John Farrell was an integral figure in the literary and political ferment of the 1880s and 1890s in Australia. A popular poet and polemicist, he was a regular contributor to the Bulletin and was briefly editor of the Sydney Daily Telegraph. He was also an important radical activist, writing and campaigning in the cause of the land nationalization and single tax movement associated with the American social theorist Henry George. ‘I as a lad worshipped him,’ Henry Lawson wrote.

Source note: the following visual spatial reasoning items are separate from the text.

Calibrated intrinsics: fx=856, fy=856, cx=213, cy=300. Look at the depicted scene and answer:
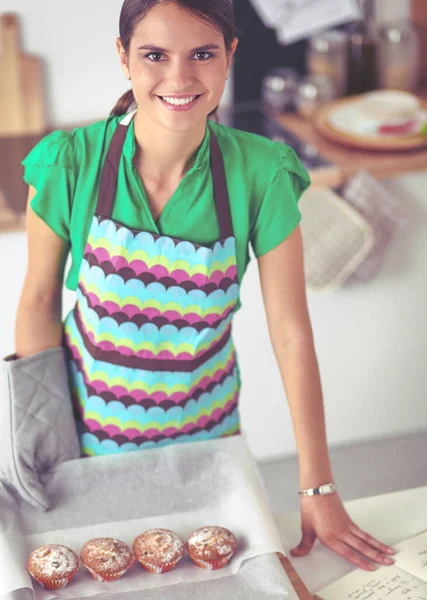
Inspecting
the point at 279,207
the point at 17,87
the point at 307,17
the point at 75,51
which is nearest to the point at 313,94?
the point at 307,17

Paul Stenhouse brings to life this important and neglected writer, reassessing his comic and satiric poetry, exploring his time as editor and publisher of a succession of regional newspapers, and situating him in the company of the many friends and associates amongst his contemporaries. Francis Adams, Barbara Baynton, Edwin Brady, Fred Broomfield, Victor Daley, Mary Gilmore, Philip Holdsworth, Sydney Jephcott, A. B. Paterson, and Brunton Stephens were amongst the writers he was associated with. While the Single Taxers and early Australian Labor Party figures who owed their start in politics to Farrell, and upon whom his influence rested long after his death, include Joseph Cook, Frank Cotton, William Hughes, William Holman, George S. Beeby, George Black, John Haynes, E. W. O’Sullivan, William Bede Dalley, Alexander Sutherland, and James Ryan.
J. F. Archibald, the founder of the Bulletin, recalled, ‘Few men on the press of Australia at any period in our literary history have been so powerful for good as John Farrell.’